### Отрывок текста

────────

Опубликовано в журнале Новый Мир, номер 5, 2016
Сергей Чупринин.
Вот жизнь моя. Фейсбучный роман. «Рипол
Классик», М., 2015, 560 стр.
На одной из страниц этой
книги с огорчением говорится об отличающей нынешнюю литературную молодежь
«звериной серьезности по отношению к самим себе». Да их ли только?! Сам же
автор ранее процитировал маститого коллегу-критика и литературоведа: «Я как
политик, и немалого притом масштаба…» (Уф!..)
Что же до самого Чупринина, то, имея за плечами весьма впечатляющий
жизненный путь, он едва ли не с первых строк спешит усмешливо успокоить
читателя, что не будет «дальше тянуть жалостливый сериал (слабонервных горьковедов просят не волноваться! — А. Т.) „Детство
— В людях — Мои университеты”», и довольствуется вроде бы несолидными, хотя и
модными заметками в Фейсбуке, да при этом еще винясь:
«Эккерман из меня никакой…»
Можно, конечно,
согласиться, что кого-либо равноценного Гете, за кем только записывать да
записывать, рядом не оказалось.
Однако… Вот эпизод
совсем ранней, давней поры в ростовском университете:
«…в конце первого курса
я <…> делал доклад о творчестве Гумилева на студенческой научной
конференции. Он был, конечно, постыдно щенячьим, но в перерыве меня поманил к
себе латинист — Сергей Федорович Ширяев. „Не делом занялись,
молодой человек, — сказал он мне брюзгливо. — Уж лучше бы Фурмановым”. —
„Фурмановым? — опешил я. — Никогда!” — „Ну, раз никогда, — так же брюзгливо
молвил Сергей Федорович, — то вот вам номер телефона. Позвоните”.
И я позвонил. И я пришел
в дом по улице Горького, бок о бок с пожарной частью, ростовчане помнят, кто
там жил. Поднялся на третий этаж. Постучал — звонка рядом с дверью так и не
появилось до самой смерти хозяина. Мне открыли.
Я вошел — и мне открылся
МОЙ мир. Портрет Пастернака на столе. Портрет Солженицына за стеклом книжной
полки. И книги, книги, книги, каких я до того не видел даже в университетском
спецхране».

────────

### Задание A
Кто, по словам отрывка, подозвал автора в перерыве студенческой конференции и дал ему номер телефона?

### Исходные записи
────────

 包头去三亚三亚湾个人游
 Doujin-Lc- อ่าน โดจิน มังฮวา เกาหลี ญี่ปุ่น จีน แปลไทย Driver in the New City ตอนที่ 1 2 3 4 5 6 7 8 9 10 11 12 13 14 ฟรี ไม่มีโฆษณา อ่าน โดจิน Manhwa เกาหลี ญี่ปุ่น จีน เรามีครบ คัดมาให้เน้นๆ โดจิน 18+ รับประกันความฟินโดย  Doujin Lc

────────

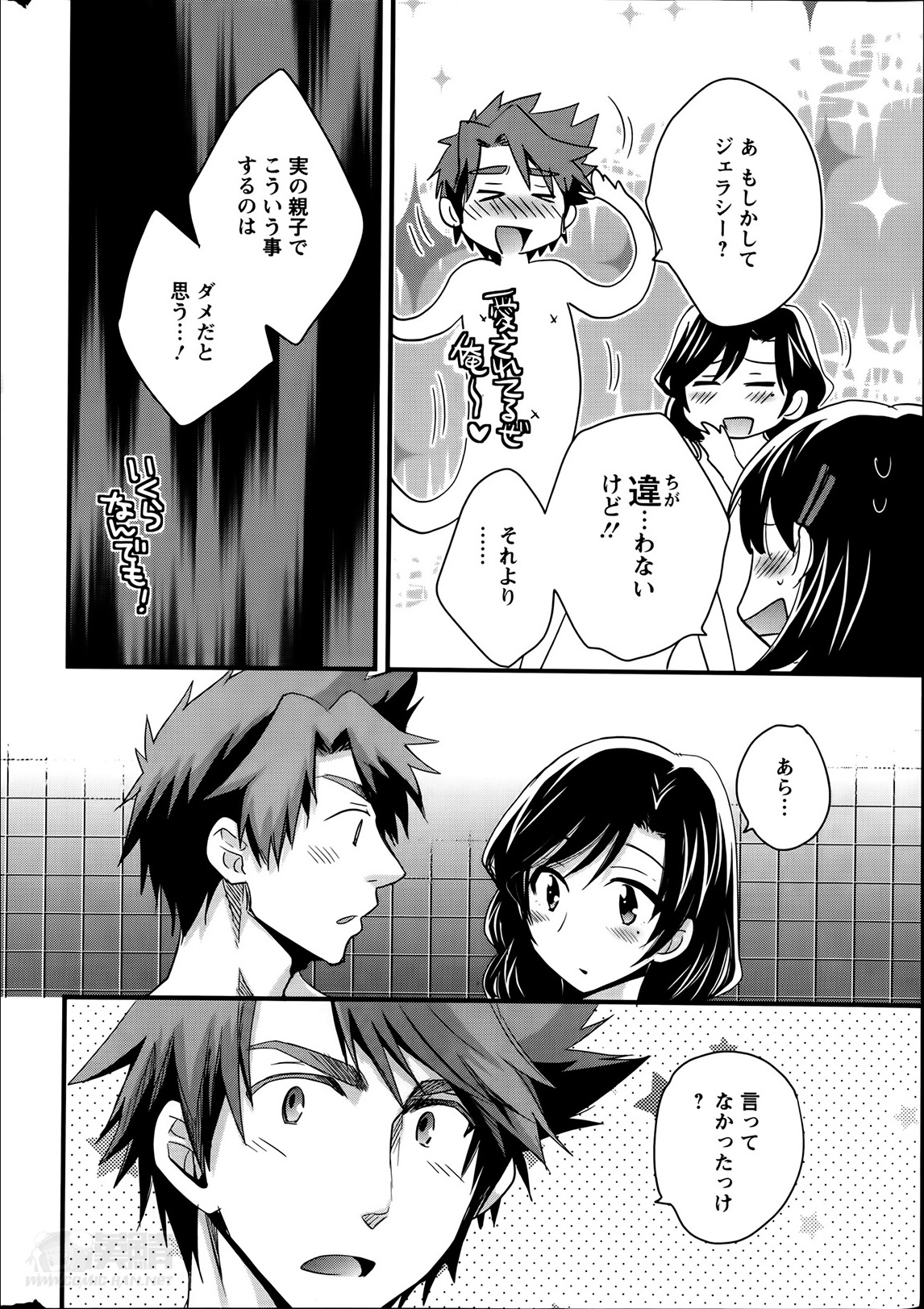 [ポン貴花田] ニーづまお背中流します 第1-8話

────────

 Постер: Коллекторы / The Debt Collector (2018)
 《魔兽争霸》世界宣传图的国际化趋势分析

────────

### Задание B
Перепишите из записей слово в слово всё, начиная со строки, где есть «包头去三亚三亚湾个人游», и до строки, где есть «Doujin-Lc- อ่าน โดจิน», включая обе.

### Ответ A
Латинист Сергей Федорович Ширяев.

### Ответ B
 包头去三亚三亚湾个人游
 Doujin-Lc- อ่าน โดจิน มังฮวา เกาหลี ญี่ปุ่น จีน แปลไทย Driver in the New City ตอนที่ 1 2 3 4 5 6 7 8 9 10 11 12 13 14 ฟรี ไม่มีโฆษณา อ่าน โดจิน Manhwa เกาหลี ญี่ปุ่น จีน เรามีครบ คัดมาให้เน้นๆ โดจิน 18+ รับประกันความฟินโดย  Doujin Lc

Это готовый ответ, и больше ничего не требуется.